I have yet to find a guy who’s enraged. And nobody I talked to was interested in miniature barbells, let alone surgery. Most guys don’t even like to talk about medical procedures involving the Oregonian region. One time my wife and I were at a restaurant with two other couples, and one of the women, Susan, started describing her husband Bob’s vasectomy, which she had witnessed.

“NO!” we guys shouted, curling our bodies up like boiled shrimp. “Let’s not talk about that!”

But our wives were fascinated. They egged Susan on, and she went into great detail, forcing us guys to stick wads of French bread in our ears and duck our heads under the table. Periodically, we’d come up to see if the coast was clear, but Susan would be saying, “And then the doctor picked up this thing that looked like a big crochet needle ...” And BONK we guys would bang our heads together ducking back under the table.

So Post-Dispatchwise, I think I’m going to remain an oppressed victim. But don’t let me tell the rest of you guys what to think; it’s your decision. This is a free country. In most communities.

Tarts Afire

The thing I like best about being a journalist, aside from being able to clip my toenails while working, is that sometimes, through hard work and perseverance and opening my mail, I come across a story that can really help you, the consumer, gain a better understanding of how you can be killed by breakfast snack food.

This is just such a time. I have received, from alert reader Richard Rilke, an alarming article from the New Philadelphia (Ohio) Times headlined: OVERHEATED POPTARTS CAUSE DOVER HOUSE FIRE, OFFICIALS SAY. The article states that fire officials investigating a house fire in Dover, Ohio, concluded that “when the toaster failed to eject the Pop-Tarts, they caught fire and set the kitchen ablaze.”
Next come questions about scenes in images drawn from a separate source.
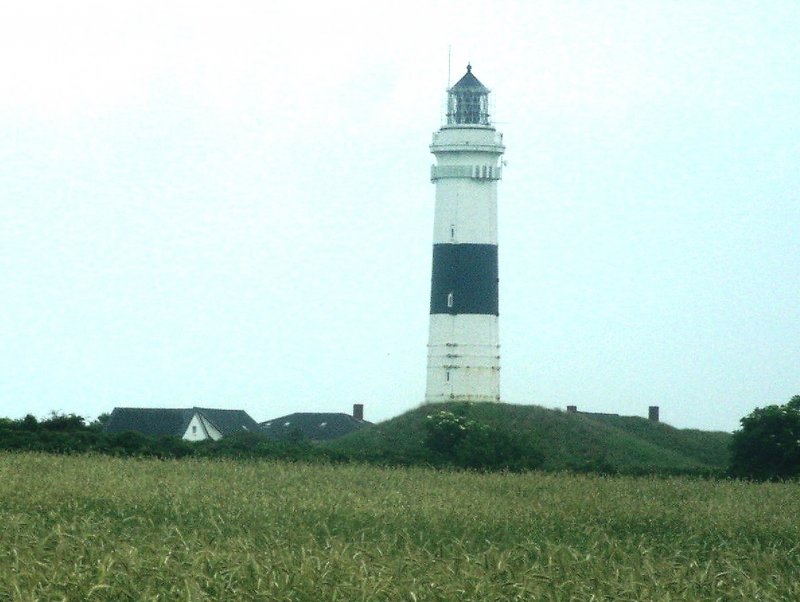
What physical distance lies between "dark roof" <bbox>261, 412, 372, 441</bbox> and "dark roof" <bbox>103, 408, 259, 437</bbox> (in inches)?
198

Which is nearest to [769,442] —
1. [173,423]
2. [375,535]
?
[375,535]

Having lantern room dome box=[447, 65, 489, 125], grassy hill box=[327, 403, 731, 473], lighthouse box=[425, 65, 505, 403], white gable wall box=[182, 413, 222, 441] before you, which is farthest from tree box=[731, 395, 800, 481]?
white gable wall box=[182, 413, 222, 441]

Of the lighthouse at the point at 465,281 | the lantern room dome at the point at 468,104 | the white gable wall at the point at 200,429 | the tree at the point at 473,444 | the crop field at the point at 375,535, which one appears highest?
the lantern room dome at the point at 468,104

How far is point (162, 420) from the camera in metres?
79.4

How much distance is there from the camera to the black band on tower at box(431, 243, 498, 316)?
57.8 meters

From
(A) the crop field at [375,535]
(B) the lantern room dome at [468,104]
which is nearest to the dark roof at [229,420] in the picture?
(B) the lantern room dome at [468,104]

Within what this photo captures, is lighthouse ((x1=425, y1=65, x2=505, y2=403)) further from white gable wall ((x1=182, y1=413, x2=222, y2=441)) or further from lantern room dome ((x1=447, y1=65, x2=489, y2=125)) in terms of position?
white gable wall ((x1=182, y1=413, x2=222, y2=441))

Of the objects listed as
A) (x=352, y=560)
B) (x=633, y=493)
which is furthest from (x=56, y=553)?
(x=633, y=493)

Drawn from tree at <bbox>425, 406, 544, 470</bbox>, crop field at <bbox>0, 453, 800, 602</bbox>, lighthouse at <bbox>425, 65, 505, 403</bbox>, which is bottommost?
crop field at <bbox>0, 453, 800, 602</bbox>

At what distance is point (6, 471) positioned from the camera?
2627 cm

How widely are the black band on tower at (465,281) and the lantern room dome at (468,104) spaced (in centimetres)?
658

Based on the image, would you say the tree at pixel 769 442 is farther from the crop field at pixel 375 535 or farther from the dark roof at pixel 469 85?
the dark roof at pixel 469 85

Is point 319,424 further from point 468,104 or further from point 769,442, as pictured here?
point 769,442

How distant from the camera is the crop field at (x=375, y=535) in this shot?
1134 cm
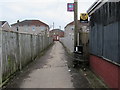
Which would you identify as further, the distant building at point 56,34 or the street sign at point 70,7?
the distant building at point 56,34

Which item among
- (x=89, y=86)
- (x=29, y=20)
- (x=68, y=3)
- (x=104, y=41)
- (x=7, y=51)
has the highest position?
(x=29, y=20)

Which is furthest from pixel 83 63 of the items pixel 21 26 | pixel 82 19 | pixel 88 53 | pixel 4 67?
pixel 21 26

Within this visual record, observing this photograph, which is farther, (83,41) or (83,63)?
(83,41)

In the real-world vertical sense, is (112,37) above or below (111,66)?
above

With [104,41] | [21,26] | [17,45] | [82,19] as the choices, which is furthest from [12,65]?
[21,26]

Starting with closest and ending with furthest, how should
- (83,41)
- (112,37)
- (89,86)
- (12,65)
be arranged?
(112,37) < (89,86) < (12,65) < (83,41)

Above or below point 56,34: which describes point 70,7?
below

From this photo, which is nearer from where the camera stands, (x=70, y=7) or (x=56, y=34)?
(x=70, y=7)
According to the article, the investigators reached this conclusion after experimenting with Pop-Tarts and a toaster. They found that “strawberry Pop-Tarts, when left in a toaster that doesn’t pop up, will send flames ‘like a blowtorch’ up to three feet high.”

Like most Americans, I have long had a keen scientific interest in combustible breakfast foods, so I called up the Dover Fire Department and spoke to investigator Don Dunfee. He told me that he and some other investigators bought a used toaster, rigged it so it wouldn’t pop up, put in some Kellogg’s strawberry Pop-Tarts, then observed the results.

“At five minutes and 55 seconds,” he said, “we had flames shooting out the top. I mean large flames. We also tried it with an off-brand tart. That one broke into flames in like 3-1/2 minutes, but it wasn’t near as impressive as the Kellogg’s Pop-Tart.”

A quality you will find in top investigative journalists such as Woodward and Bernstein and myself is that before we publish a sensational story, we make every effort to verify the facts, unless this would be boring. So after speaking with Dunfee I proceeded to my local K-mart, where I consulted with an employee in the appliance sector.

ME: What kind of toaster do you recommend for outdoor use? EMPLOYEE: A cheap toaster.

I got one for $8.96. I already had Kellogg’s strawberry Pop-Tarts at home, because these are one of the three major food groups that my son eats, the other two being (1) pizza and (2) pizza with pepperoni.